Monday various

Sunday is the day after Saturday

Today was a lot like yesterday, only more Sunday-ish. So that meant the New York Times crossword instead of a movie, and it meant watching this week’s episode of Fringe instead of, like yesterday, this week’s episode of Community. I’m watching less television lately, but those two I am compelled by law to watch. (It is so a law. Shut up!)

Anyway, I also did some reading and, with my weekly group, some writing. What I wrote yesterday is more a work in progress, born out of those weekly free-writing exercises but still growing. This, on the other hand…well, I’m not really sure what this is:

[cut]

I dunno. I had fun writing it.

Wednesday various

  • What It’s Like to Work for Donald Rumsfeld. You really do expect him to close with, “And has everybody signed Debbie’s birthday card? Invade Iraq and then ice cream cake in the break room at three!”
  • Why Nielsen Ratings Are Inaccurate, and Why They’ll Stay That Way. Frankly, it’s amazing any television of quality gets made, ever. [via]
  • Tyranny of the Alphabet. All these years, my last name beginning with C, and I was apparently the unknowing beneficiary of reverse-alphabetism. This is sort of similar to something Malcolm Gladwell has suggested, namely that being born after the first three months of the year significantly limits your success in life. Gosh, three letters into the alphabet, only three months into the year — I should be President by now!

    Though seriously, those of you with last names further along down the chain of letters than me: did it affect you in school, or your current psychological outlook? [via]

  • Speaking of Malcolm Gladwell, the Malcolm Gladwell Book Generator. (Also, this xkcd comic. The rollover text is particularly amusing.) [via]
  • And finally, When Should I Visit? It’s the reverse-Foursquare, finding the least busy times to visit museums, galleries, theaters, etc. By the site’s own admission, it’s only somewhat accurate, pulling data only from Foursquare users, and exclusive to London. But I am amused by the idea of “use[ing] Foursquare to learn how to avoid Foursquare users.” [

Some kind of Sunday

Kind of a boring day here, spent mostly just working on the Sunday crossword and joining my weekly writing group. Every week we do a forty-minute free-writing exercise, based off of some kind of prompt. Here’s what I got this week:

The executioner made an embarrassing mistake when he turned on the computer. He hoped that no one had noticed, or that the fear his station and obsidian garb as a rule instilled in the townsfolk would keep the crowd silent and cowed. Yet, he was no neophyte; he should have known better. The procedures for android execution were not significantly different than any other, and yet there were steps that needed to be followed. There was a process, unique and necessary for the dispatching of this mechanical man beside him, without which there was only anarchy, without which there would be only half-death. And the last thing the executioner needed was another major screw-up, another black mark on his record, another town overrun with hordes of bloodthirsty zombie androids.

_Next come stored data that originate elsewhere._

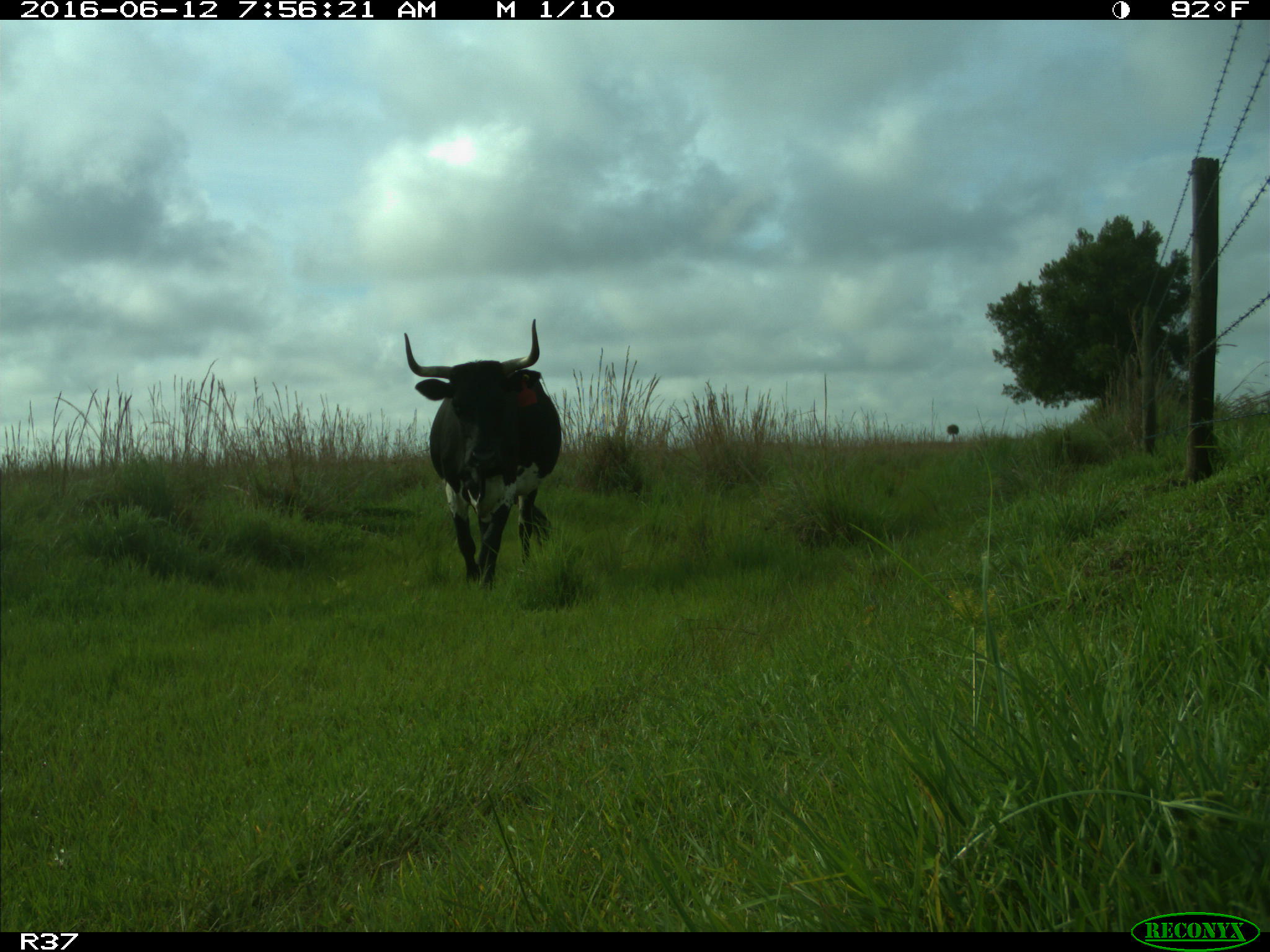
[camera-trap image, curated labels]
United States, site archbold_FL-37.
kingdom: Animalia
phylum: Chordata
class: Mammalia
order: Artiodactyla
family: Bovidae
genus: Bos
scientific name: Bos taurus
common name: domestic cow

He had neglected to intone the proper passage as the computer was booting up, the words from the great book that told not just the crowd, but also the computer itself, the program he had been delegated by his guild to run. Already the android man was hooked up to the machine; the executioner could cover for his gaffe by repeating the passage now, plugging a simple patch on to the source code to prevent the flow of any misinformation, bug, or virus, but it was the principle of the thing that troubled him. It was that he had made the mistake at all that was the problem. He had let himself become distracted, lost in memory, and that was a luxury he could not afford.

If it hadn’t been for her, that last android in that border town whose name he was, by guild law, no longer even allowed to remember, none of this would be happening now. If he had never met her, or if she had lost the devil’s book before he had ever arrived, brought there by guild and local judge advocate, the executioner would be back home now in the capital city. He would have risen in the ranks of the guild, or perhaps even attained a position off-world. He would not be here in this equally unimportant, equally nameless town in the middle of nowhere making dumb mistakes that might lead to embarrassing mechanical zombie outbreaks.

When you got right down to it, his wife was to blame for all of this.

It’s okay, I guess, with a potentially interesting story lurking in there somewhere.